I just tried something rather trivial: get the source code of a web page (by saving it) and count how often a certain phrase occurs in the code.
Turns out, it doesn't work if that page uses Polymer / web components. Is this a browser bug?
Try the following: Go to http://www.google.com/design/icons/ and try to find star_half
in the code (the last icon on the page). If you inspect the element inside of Chrome or Firefox, it will lead you to
<i class="md-icon dp48">star_half</i>
but this won't be in the source if you copy the root node or save the html to disk.
Is there a way to get the entire code?
Reason for this behavior is probably how source viewing( and source saving as well?) works for browser and because shadow roots are attached to web components on the client side.

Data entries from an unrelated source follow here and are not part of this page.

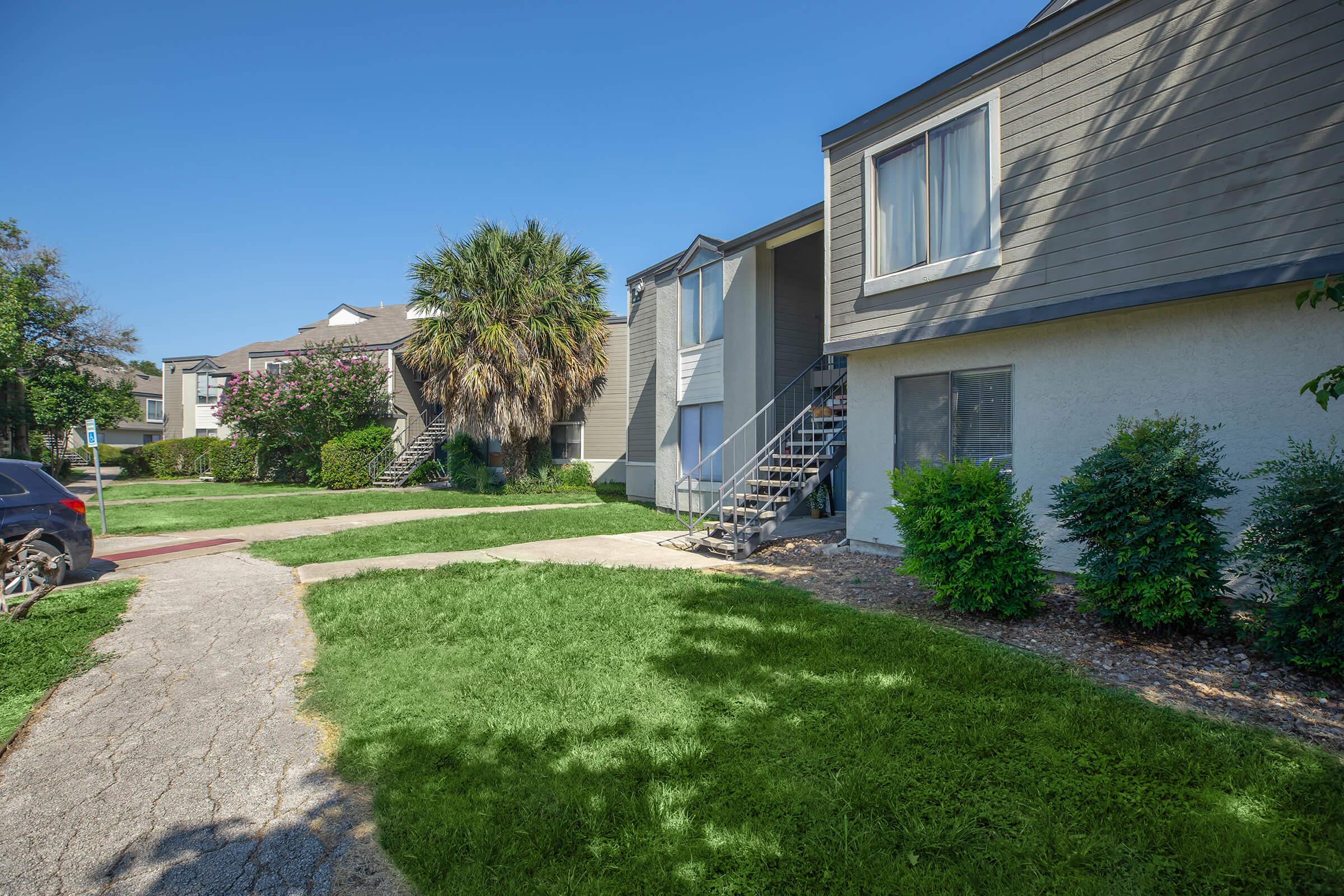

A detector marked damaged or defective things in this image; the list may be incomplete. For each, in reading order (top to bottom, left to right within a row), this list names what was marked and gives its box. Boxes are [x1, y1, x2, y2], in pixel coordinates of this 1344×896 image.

cracked asphalt path [0, 553, 403, 896]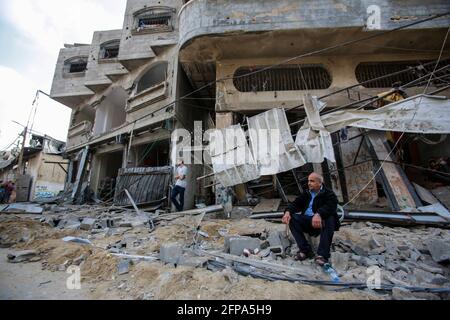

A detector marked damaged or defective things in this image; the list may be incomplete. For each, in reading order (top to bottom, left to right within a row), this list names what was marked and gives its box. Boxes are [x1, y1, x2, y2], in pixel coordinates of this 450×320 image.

broken window [133, 6, 175, 33]
broken window [99, 39, 119, 59]
broken window [64, 57, 88, 74]
broken window [136, 62, 168, 93]
broken window [234, 64, 332, 92]
broken window [356, 58, 450, 88]
damaged concrete facade [51, 1, 450, 214]
broken ceiling slab [209, 124, 258, 186]
broken ceiling slab [248, 109, 308, 176]
broken concrete slab [160, 242, 183, 264]
broken concrete slab [428, 239, 450, 264]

When you press ctrl-u on a web page, browser essentially does a network call again on the same url to fetch a copy of what server returned when you hit that url.
In this case, when this page renders, browser identifies the component icons-layout
and then executes code to attach a shadow-root to this node. All of this happens when your page reaches the client(browser).
When you are trying to save this page, you are saving what server returned not current state of the page. You'll see same behavior if you fire up chrome console and try to save an icons-layout
node.
Is there a way to get the entire code?
I don't know how to do it from browser but phantomjs provides a way to save client side rendered html.